►

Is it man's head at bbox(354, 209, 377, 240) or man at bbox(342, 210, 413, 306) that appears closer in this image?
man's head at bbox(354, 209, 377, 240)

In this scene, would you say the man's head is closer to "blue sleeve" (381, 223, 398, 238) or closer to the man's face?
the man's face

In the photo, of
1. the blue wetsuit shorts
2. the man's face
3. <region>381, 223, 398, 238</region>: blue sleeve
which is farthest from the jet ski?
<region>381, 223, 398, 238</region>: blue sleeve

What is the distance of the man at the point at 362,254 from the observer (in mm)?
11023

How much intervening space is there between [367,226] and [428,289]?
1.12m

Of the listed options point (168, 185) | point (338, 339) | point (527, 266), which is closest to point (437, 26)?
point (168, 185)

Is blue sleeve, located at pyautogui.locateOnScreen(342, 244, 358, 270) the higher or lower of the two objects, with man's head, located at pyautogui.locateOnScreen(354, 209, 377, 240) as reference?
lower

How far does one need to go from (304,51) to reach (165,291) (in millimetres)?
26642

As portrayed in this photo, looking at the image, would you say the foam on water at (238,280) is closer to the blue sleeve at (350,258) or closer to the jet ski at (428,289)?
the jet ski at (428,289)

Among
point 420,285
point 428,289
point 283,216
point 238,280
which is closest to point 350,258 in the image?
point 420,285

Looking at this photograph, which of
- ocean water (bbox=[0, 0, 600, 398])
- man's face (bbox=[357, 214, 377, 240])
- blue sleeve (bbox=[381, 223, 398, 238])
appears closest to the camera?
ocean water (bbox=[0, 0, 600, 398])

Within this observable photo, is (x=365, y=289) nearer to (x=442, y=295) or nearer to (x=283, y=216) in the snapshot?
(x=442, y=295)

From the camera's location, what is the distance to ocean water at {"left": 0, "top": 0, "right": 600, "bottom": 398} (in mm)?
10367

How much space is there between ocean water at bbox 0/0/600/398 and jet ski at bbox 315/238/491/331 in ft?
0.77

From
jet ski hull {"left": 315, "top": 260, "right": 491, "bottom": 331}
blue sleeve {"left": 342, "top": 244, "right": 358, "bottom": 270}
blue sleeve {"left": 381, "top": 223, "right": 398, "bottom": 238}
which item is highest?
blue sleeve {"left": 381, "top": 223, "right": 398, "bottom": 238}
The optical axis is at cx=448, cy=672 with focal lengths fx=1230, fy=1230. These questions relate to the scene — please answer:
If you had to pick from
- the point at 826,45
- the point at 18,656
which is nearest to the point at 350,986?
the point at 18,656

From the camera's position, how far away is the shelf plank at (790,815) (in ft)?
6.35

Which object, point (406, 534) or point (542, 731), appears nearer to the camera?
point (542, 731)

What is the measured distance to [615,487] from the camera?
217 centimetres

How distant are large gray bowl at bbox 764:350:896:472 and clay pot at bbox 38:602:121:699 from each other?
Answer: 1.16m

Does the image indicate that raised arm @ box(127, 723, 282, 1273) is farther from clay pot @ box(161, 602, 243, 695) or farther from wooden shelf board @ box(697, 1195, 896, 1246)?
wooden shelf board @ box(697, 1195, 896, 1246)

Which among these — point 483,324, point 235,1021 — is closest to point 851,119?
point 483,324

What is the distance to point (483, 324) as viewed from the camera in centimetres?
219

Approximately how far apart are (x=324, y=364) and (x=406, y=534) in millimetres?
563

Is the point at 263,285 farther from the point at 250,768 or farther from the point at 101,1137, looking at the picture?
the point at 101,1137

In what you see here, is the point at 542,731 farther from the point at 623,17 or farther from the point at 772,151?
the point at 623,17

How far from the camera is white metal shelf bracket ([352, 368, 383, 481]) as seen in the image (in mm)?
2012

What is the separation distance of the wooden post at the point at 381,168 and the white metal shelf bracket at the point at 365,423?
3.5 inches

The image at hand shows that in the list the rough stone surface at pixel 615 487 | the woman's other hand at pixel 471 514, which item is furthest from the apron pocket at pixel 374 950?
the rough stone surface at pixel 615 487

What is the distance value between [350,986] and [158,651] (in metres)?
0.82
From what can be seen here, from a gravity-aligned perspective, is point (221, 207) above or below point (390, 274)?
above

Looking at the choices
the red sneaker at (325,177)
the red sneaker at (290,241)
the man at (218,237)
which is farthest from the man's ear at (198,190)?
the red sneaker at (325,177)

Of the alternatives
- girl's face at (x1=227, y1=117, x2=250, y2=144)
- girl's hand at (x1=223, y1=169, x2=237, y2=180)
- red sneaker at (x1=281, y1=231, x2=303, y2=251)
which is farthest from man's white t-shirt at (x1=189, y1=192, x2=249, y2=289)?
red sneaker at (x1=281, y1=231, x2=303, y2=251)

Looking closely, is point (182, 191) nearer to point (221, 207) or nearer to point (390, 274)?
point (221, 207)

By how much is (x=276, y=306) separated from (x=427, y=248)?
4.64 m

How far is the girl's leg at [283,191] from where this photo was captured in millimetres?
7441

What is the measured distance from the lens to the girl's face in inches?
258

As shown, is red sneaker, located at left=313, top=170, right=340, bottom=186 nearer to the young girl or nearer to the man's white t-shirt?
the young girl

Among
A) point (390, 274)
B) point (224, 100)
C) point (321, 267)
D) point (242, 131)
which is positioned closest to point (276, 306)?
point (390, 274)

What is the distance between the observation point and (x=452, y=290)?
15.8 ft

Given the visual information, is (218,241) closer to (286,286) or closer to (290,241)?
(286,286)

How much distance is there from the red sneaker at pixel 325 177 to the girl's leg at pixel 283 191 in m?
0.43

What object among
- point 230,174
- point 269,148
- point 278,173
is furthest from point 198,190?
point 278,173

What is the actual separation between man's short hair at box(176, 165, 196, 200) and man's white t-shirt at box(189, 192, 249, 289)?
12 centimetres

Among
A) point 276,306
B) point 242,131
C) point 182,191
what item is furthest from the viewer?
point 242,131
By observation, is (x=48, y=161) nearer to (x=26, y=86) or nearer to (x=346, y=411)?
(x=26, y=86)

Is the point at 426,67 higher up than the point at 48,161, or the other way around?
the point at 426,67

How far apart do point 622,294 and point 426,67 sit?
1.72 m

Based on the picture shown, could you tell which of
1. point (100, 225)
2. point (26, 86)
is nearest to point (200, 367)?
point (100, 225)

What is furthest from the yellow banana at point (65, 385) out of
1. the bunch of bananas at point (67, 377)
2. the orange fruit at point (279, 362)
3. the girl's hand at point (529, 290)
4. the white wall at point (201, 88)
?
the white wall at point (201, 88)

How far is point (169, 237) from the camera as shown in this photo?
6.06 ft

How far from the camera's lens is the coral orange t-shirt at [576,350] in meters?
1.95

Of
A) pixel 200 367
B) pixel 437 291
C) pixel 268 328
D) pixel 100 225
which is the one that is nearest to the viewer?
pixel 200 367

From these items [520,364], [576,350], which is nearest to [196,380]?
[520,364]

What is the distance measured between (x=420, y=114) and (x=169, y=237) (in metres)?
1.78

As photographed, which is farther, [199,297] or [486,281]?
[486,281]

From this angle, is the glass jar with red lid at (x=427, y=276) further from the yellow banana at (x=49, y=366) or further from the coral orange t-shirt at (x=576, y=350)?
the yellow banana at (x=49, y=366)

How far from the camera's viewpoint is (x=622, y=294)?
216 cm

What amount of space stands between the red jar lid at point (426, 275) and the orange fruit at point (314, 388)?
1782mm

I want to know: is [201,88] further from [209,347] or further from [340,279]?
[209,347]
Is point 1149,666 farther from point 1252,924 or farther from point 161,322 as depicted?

◄

§ EXERCISE TASK
Copy out all of the rows above, changing each occurrence of "camera" to "viewer" and leaving everything else unchanged.

§ RESPONSE TO THE EXERCISE
Is it man's head at bbox(354, 209, 377, 240) or man at bbox(342, 210, 413, 306) that appears closer in this image?
man's head at bbox(354, 209, 377, 240)

In this scene, would you say the man's head is closer to "blue sleeve" (381, 223, 398, 238) or closer to the man's face?
the man's face

In the photo, of
1. the blue wetsuit shorts
2. the man's face
3. <region>381, 223, 398, 238</region>: blue sleeve
which is farthest from the jet ski?
<region>381, 223, 398, 238</region>: blue sleeve

What is the distance of the man at the point at 362,254 from the observer (in mm)?
11023

How much intervening space is there between [367,226] and [428,289]?
1.12m

Of the listed options point (168, 185) | point (338, 339) | point (527, 266), which is closest to point (437, 26)?
point (168, 185)

Is blue sleeve, located at pyautogui.locateOnScreen(342, 244, 358, 270) the higher or lower of the two objects, with man's head, located at pyautogui.locateOnScreen(354, 209, 377, 240) as reference?
lower

How far does one need to go from (304,51) to reach (165,291) (in millimetres)?
26642

As portrayed in this photo, looking at the image, would you say the foam on water at (238,280) is closer to the blue sleeve at (350,258) or closer to the jet ski at (428,289)?
the jet ski at (428,289)

Among
point 420,285
point 428,289
point 283,216
point 238,280
which is closest to point 350,258 in the image?
point 420,285

Looking at this photograph, which of
- ocean water (bbox=[0, 0, 600, 398])
- man's face (bbox=[357, 214, 377, 240])
- blue sleeve (bbox=[381, 223, 398, 238])
appears closest to the viewer?
ocean water (bbox=[0, 0, 600, 398])

Within this observable photo, is (x=365, y=289) nearer to (x=442, y=295) or nearer to (x=283, y=216) in the snapshot?
(x=442, y=295)

From the viewer's location, what is the distance to ocean water at {"left": 0, "top": 0, "right": 600, "bottom": 398} (in mm)?
10367

How much space is there between ocean water at bbox 0/0/600/398 and jet ski at bbox 315/238/491/331 in ft?
0.77

From
jet ski hull {"left": 315, "top": 260, "right": 491, "bottom": 331}
blue sleeve {"left": 342, "top": 244, "right": 358, "bottom": 270}
blue sleeve {"left": 381, "top": 223, "right": 398, "bottom": 238}
which item is highest?
blue sleeve {"left": 381, "top": 223, "right": 398, "bottom": 238}
The optical axis is at cx=448, cy=672 with focal lengths fx=1230, fy=1230. These questions relate to the scene — please answer:
If you had to pick from
- the point at 826,45
- the point at 18,656
which is nearest to the point at 350,986?
the point at 18,656

From the viewer's position, how far away is the shelf plank at (790,815) (in ft)?
6.35

Which object, point (406, 534) or point (542, 731), appears nearer to the viewer?
point (542, 731)

What is the measured distance to [615,487] from the viewer?
217 centimetres

How distant are large gray bowl at bbox 764:350:896:472 and clay pot at bbox 38:602:121:699 from each other?
Answer: 1.16m

Does the image indicate that raised arm @ box(127, 723, 282, 1273) is farther from clay pot @ box(161, 602, 243, 695) or farther from wooden shelf board @ box(697, 1195, 896, 1246)?
wooden shelf board @ box(697, 1195, 896, 1246)

Which among these — point 483,324, point 235,1021 — is closest to point 851,119?
point 483,324

What is the distance to point (483, 324) as viewed from the viewer in centimetres?
219

Approximately how far apart are (x=324, y=364) and (x=406, y=534) in millimetres?
563

Is the point at 263,285 farther from the point at 250,768 or farther from the point at 101,1137, looking at the picture?
the point at 101,1137

In what you see here, is the point at 542,731 farther from the point at 623,17 or farther from the point at 772,151?
the point at 623,17

How far from the viewer is white metal shelf bracket ([352, 368, 383, 481]) as seen in the image (in mm)?
2012

What is the separation distance of the wooden post at the point at 381,168 and the white metal shelf bracket at the point at 365,423?
3.5 inches

The image at hand shows that in the list the rough stone surface at pixel 615 487 | the woman's other hand at pixel 471 514, which item is furthest from the apron pocket at pixel 374 950?
the rough stone surface at pixel 615 487

What is the distance value between [350,986] and [158,651] (in metres)?
0.82
From what can be seen here, from a gravity-aligned perspective, is point (221, 207) above or below point (390, 274)?
above

Looking at the choices
the red sneaker at (325,177)
the red sneaker at (290,241)
the man at (218,237)
which is farthest from the man's ear at (198,190)?
the red sneaker at (325,177)

Of the alternatives
- girl's face at (x1=227, y1=117, x2=250, y2=144)
- girl's hand at (x1=223, y1=169, x2=237, y2=180)
- red sneaker at (x1=281, y1=231, x2=303, y2=251)
which is farthest from man's white t-shirt at (x1=189, y1=192, x2=249, y2=289)?
red sneaker at (x1=281, y1=231, x2=303, y2=251)

Looking closely, is point (182, 191) nearer to point (221, 207) or nearer to point (390, 274)?
point (221, 207)

By how much is (x=276, y=306) separated from (x=427, y=248)?
4.64 m

How far is the girl's leg at [283,191] from where this photo was captured in millimetres?
7441

What is the measured distance from the lens to the girl's face in inches?
258

As shown, is red sneaker, located at left=313, top=170, right=340, bottom=186 nearer to the young girl or nearer to the man's white t-shirt?
the young girl

Among
A) point (390, 274)
B) point (224, 100)
C) point (321, 267)
D) point (242, 131)
which is positioned closest to point (276, 306)?
point (390, 274)

What is the distance between the observation point and (x=452, y=290)?
15.8 ft

Given the visual information, is (218,241) closer to (286,286) or closer to (290,241)?
(286,286)

How much distance is there from the red sneaker at pixel 325 177 to the girl's leg at pixel 283 191 in m?
0.43

What object among
- point 230,174
- point 269,148
- point 278,173
is furthest from point 198,190?
point 278,173

What is the actual separation between man's short hair at box(176, 165, 196, 200) and man's white t-shirt at box(189, 192, 249, 289)?
12 centimetres

Among
A) point 276,306
B) point 242,131
C) point 182,191
what item is furthest from the viewer?
point 242,131
By observation, is (x=48, y=161) nearer to (x=26, y=86) or nearer to (x=346, y=411)?
(x=26, y=86)

Is the point at 426,67 higher up than the point at 48,161, or the other way around?
the point at 426,67

How far apart do point 622,294 and point 426,67 sit?
1.72 m

Based on the picture shown, could you tell which of
1. point (100, 225)
2. point (26, 86)
is nearest to point (200, 367)?
point (100, 225)

What is furthest from the yellow banana at point (65, 385) out of
1. the bunch of bananas at point (67, 377)
2. the orange fruit at point (279, 362)
3. the girl's hand at point (529, 290)
4. the white wall at point (201, 88)
?
the white wall at point (201, 88)

How far is point (169, 237) from the viewer as shown in this photo?
6.06 ft

How far from the viewer's lens is the coral orange t-shirt at [576,350] in meters?
1.95

Of
A) pixel 200 367
B) pixel 437 291
C) pixel 268 328
D) pixel 100 225
which is the one that is nearest to the viewer?
pixel 200 367

From these items [520,364], [576,350], which is nearest to [196,380]?
[520,364]

What is the distance measured between (x=420, y=114) and (x=169, y=237) (in metres)?
1.78

As photographed, which is farther, [199,297] or [486,281]?
[486,281]

From this angle, is the glass jar with red lid at (x=427, y=276) further from the yellow banana at (x=49, y=366) or further from the coral orange t-shirt at (x=576, y=350)?
the yellow banana at (x=49, y=366)

How far from the viewer's viewpoint is (x=622, y=294)?
216 cm

What amount of space stands between the red jar lid at point (426, 275) and the orange fruit at point (314, 388)?
1782mm

I want to know: is [201,88] further from [209,347] or further from [340,279]?
[209,347]
Is point 1149,666 farther from point 1252,924 or farther from point 161,322 as depicted?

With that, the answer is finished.